If you are about to start college or pursue your degree programme, you might need some money to hit the ground running. Despite the fact that you are earning part-time job, it is likely that you feel cash-strapped.
The most useful part is obtaining money from a Student Loan Company. The government-backed funding will be much more manageable, and the best part is that you only have to start repaying the debt once you start earning. Further, you must earn over and above the threshold income to make payments.
It seems easy to apply for these funding sources, but you should not forget that you will need to meet the criteria. If you are not in a position to apply for these loans, you can turn to private lenders.
However, these loans work a bit differently. You can use these loans to fund your tuition fees, accommodation, or any associated cost, but you will be required to start making payments as soon as you borrow money.
This introduces how you can fund your education if you are out of work.
It is not critical that you should have a full-time job
You do not need to have a full-time job to apply for a loan to fund your education from an online lender. You just need to prove that you can repay the debt, so your passive income sources may come in handy.
These sources include income from rent, stocks, bonds, and so forth. You will be eligible for these loans if you have a part-time job, contract-based job or income from freelance services.
However, if you are one of those who do not have income from a part-time job, you are still eligible to qualify for these loans. If that is the case, you will need a co-signer, a person who will be willing to make payments.
It could be anyone with a steady income, including your parents or spouse. A lender will ask them to submit their income statement to know if they can afford to pay down the debt.
It is important for a co-signer to meet the eligibility criteria set by a lender. Though you meet the criteria, it does not mean that you will be able to qualify for better interest rates. Remember that the rates are decided by evaluating the lending risk. In fact, this specifies the quantity you can borrow.
If you are looking to borrow a student loan with the help of a co-signer, they should meet the following conditions to meet the eligibility criteria:
- The credit score should be good. Even in the case of a fair credit score, interest rates could be slightly higher.
- Income should be steady. However, a lender will sign off on the loan when you seem to be able to repay the debt without compromising with other monthly expenses.
- The debt-to-income ratio should be as low as possible. Ideally, it should not be over 25%, but keeping it as low as possible is better. Aim at 15%.
Repayment plans matter
The repayment plan may vary by lender. For sure, these loans are instalment loans, meaning you will be repaying the debt over a period of months, but the repayment plans could vary.
It is crucial to check which payment option will suit you best carefully. If not, you will find yourself into a debt trap. Some lenders may allow you to pay down money every month that goes toward both interest and principal, while others may allow you to pay down interest throughout the term and at the end to make the balloon payment to exit the loan.
Both options are convenient, but it depends on your income. If you feel that it will be harder to make one large balloon payment, you should opt for the first option. Otherwise, the latter one will be more manageable.
What if you do not have a co-signer?
If you do not have a co-signer, you will have to consider other alternatives.
- Instant loans for unemployed students
If you do not need a large amount of money, these loans could come in handy.

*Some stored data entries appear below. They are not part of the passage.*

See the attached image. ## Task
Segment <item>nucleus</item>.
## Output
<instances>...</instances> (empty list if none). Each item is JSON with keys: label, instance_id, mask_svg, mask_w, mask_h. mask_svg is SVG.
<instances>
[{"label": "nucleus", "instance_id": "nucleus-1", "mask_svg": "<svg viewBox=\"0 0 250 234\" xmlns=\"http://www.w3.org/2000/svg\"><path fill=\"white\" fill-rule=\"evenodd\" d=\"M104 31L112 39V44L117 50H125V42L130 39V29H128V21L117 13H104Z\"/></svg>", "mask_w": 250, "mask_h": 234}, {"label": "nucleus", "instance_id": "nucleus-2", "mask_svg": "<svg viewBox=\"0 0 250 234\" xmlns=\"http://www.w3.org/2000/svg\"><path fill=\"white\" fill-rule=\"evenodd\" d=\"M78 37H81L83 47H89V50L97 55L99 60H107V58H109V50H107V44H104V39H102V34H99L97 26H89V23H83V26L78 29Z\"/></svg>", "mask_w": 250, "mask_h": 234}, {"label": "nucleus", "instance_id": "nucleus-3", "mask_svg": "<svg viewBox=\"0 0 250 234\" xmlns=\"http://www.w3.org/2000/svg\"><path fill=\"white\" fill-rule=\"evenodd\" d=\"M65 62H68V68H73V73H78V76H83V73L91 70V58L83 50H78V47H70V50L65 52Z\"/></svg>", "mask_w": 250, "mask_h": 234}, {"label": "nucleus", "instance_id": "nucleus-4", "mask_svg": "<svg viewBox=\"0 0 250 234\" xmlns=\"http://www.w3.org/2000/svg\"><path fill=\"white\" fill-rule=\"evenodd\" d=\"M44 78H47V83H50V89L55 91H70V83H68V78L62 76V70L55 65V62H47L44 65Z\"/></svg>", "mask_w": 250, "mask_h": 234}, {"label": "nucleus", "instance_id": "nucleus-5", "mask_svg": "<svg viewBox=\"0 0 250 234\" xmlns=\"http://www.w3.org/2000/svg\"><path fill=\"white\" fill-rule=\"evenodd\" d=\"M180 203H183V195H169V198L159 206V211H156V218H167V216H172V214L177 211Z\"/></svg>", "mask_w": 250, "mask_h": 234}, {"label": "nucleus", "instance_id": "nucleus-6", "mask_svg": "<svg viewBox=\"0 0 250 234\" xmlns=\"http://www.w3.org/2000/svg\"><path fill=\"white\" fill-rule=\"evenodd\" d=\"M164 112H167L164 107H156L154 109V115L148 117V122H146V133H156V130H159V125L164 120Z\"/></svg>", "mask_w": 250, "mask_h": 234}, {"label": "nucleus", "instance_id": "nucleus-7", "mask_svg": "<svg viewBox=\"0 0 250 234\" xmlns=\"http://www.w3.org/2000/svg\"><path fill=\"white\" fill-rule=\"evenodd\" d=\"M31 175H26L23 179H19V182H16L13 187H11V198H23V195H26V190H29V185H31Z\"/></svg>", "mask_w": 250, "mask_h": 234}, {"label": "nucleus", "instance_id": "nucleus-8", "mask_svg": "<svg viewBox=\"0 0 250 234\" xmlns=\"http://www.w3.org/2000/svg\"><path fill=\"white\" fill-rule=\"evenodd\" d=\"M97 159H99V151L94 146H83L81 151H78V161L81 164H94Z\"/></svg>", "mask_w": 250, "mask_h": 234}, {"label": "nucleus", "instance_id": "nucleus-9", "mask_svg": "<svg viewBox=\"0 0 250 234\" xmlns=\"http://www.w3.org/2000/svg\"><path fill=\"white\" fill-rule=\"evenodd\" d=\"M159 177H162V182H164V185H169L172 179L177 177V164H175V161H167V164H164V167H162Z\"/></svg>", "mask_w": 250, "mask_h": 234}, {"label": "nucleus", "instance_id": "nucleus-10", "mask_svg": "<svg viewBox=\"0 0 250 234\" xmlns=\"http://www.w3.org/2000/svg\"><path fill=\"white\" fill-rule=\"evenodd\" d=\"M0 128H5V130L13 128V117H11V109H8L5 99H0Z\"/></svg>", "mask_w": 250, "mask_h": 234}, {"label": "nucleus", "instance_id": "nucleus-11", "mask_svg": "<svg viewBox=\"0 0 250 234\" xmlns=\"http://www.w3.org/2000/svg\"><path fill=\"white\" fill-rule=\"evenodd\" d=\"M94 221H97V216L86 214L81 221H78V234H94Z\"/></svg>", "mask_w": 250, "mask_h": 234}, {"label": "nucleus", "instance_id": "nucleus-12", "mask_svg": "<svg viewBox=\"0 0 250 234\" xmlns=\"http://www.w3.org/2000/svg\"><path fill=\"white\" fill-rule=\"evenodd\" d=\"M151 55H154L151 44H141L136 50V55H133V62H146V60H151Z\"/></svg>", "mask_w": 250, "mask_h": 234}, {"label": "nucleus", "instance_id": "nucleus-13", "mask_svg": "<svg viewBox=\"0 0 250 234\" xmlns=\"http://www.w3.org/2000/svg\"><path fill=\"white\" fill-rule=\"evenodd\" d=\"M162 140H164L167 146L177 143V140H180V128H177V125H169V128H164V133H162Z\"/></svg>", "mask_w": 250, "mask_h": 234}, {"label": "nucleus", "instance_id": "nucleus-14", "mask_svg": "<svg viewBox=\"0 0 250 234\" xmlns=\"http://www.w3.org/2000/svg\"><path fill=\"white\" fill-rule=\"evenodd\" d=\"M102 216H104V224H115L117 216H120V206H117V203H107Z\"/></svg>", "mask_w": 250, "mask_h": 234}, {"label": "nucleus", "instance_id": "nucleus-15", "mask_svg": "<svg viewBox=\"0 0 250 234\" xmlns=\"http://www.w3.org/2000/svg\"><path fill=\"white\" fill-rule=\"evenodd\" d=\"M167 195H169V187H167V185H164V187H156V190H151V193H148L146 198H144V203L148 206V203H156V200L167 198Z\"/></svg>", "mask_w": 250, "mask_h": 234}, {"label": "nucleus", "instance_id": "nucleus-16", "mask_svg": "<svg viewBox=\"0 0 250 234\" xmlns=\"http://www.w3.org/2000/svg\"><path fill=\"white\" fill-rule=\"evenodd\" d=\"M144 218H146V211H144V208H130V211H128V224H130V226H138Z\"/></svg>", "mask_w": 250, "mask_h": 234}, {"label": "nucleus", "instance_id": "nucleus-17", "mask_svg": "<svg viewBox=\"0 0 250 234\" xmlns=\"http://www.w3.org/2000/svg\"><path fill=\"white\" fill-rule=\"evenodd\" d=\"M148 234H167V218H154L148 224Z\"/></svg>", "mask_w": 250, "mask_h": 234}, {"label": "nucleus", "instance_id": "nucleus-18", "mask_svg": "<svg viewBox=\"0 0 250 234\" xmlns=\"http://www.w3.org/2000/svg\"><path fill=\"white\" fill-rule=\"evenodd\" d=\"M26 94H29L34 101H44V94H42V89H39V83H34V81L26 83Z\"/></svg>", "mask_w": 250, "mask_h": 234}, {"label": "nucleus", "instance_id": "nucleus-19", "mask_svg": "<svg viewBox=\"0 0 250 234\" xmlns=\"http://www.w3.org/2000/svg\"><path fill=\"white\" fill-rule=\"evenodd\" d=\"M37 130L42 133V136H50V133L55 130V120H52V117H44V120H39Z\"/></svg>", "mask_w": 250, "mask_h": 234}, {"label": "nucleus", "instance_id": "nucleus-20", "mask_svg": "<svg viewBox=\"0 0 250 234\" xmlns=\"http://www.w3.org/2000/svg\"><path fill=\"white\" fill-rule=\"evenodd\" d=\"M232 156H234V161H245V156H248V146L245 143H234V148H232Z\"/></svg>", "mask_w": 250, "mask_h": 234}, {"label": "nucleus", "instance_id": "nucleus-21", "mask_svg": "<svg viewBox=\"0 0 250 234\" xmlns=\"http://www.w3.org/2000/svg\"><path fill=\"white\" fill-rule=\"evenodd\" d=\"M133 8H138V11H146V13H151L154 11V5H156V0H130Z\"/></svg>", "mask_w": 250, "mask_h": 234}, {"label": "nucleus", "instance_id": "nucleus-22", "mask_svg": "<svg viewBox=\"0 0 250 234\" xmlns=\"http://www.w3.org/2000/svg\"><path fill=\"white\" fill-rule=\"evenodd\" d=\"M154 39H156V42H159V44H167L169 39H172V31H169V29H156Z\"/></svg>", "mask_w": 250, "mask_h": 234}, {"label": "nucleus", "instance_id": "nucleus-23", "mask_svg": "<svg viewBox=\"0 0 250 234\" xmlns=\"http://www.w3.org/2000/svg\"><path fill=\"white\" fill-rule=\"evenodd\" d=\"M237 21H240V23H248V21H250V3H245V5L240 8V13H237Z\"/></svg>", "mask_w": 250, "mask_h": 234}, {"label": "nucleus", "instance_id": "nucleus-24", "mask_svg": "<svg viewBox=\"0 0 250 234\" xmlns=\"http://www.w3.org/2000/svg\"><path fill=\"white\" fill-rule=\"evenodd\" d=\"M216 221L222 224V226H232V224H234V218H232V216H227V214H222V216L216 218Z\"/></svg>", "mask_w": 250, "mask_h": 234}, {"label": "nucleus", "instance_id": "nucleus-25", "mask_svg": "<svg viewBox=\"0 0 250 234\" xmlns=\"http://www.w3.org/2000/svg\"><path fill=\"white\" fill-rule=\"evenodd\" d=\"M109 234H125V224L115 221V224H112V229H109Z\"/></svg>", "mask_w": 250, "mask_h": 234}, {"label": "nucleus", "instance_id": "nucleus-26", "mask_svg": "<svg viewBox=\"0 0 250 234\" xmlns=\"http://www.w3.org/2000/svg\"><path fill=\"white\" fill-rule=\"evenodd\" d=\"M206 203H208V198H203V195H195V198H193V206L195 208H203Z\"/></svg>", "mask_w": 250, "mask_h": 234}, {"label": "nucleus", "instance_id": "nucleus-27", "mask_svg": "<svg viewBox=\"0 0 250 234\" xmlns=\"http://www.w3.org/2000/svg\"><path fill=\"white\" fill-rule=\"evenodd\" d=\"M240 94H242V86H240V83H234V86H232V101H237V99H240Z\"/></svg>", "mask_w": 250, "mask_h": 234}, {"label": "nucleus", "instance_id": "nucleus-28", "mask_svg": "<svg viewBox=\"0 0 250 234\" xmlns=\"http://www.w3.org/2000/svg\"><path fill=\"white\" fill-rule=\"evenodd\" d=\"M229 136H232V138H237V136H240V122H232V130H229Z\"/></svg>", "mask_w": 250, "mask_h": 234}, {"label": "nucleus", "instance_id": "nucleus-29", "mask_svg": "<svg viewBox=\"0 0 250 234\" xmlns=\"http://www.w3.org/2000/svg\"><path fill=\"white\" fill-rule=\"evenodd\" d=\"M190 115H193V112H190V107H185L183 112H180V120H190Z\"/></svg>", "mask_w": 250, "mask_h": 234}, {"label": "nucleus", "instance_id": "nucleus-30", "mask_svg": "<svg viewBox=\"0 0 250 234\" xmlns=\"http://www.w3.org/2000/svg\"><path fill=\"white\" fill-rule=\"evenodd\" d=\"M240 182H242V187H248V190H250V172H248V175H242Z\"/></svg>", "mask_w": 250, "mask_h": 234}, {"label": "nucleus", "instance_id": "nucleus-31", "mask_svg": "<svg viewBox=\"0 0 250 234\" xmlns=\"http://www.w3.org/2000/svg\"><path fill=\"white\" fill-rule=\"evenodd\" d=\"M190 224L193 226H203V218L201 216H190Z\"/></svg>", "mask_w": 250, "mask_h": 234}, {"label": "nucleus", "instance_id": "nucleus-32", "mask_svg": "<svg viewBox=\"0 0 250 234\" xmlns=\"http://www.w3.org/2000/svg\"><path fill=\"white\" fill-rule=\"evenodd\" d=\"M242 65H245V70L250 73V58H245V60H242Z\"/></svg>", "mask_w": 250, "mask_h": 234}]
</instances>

A couple of lenders provide instant loans for unemployed students, provided you have a passive income source.
If you prove your repaying capacity and you have got a good credit score, you can take advantage of lower interest rates. You can get approval despite your bad credit rating. However, chances are you will get money at a slightly higher interest rate.
- Credit card
A credit card can also come in handy if you need a small amount of money to fund your college expense. The best thing about them is that you can avoid paying interest if you pay off the balance within the grace period.
It is worth noting that you will clear all the dues in one go. If you fail to repay it within the interest within the interest-free period, you will end up being charged a very high-interest rate.
- Get a part-time job
You should get a part-time job so you start making some money. Even though you arrange a co-signer, you should be earning some money. A few lenders will not entertain your application if you do not earn money at all.
Having a job will make it smoother and more comfortable for you to qualify for the loan. It also whittles down the risk involved in lending, so you are more likely to get money at the most competitive interest rates.
The bottom line
You can surely take out a student loan without a job, but you will need a co-signer with a strong repaying capacity. It is always suggested that you stash away some money that you can dip into in the hour of your need.
Further, you should try a part-time job as it reduces the lending risk and improves your chances of borrowing money at lower interest rates. It also helps increase your options.
Lisa Ann has developed a well-experienced professional career. From managing the staff of more than 50+ loan experts at Fastmoneyfinance to boosting the delivery of various loan offers, she has acquired many challenging roles to come out with the best results for the company. Lisa Ann is a Senior Content Author and the Chief Financial Advisor at Fastmoneyfinance. To back her massive experience in the UK’s financial industry, she has the postgraduate degree and diploma in Business and Finance.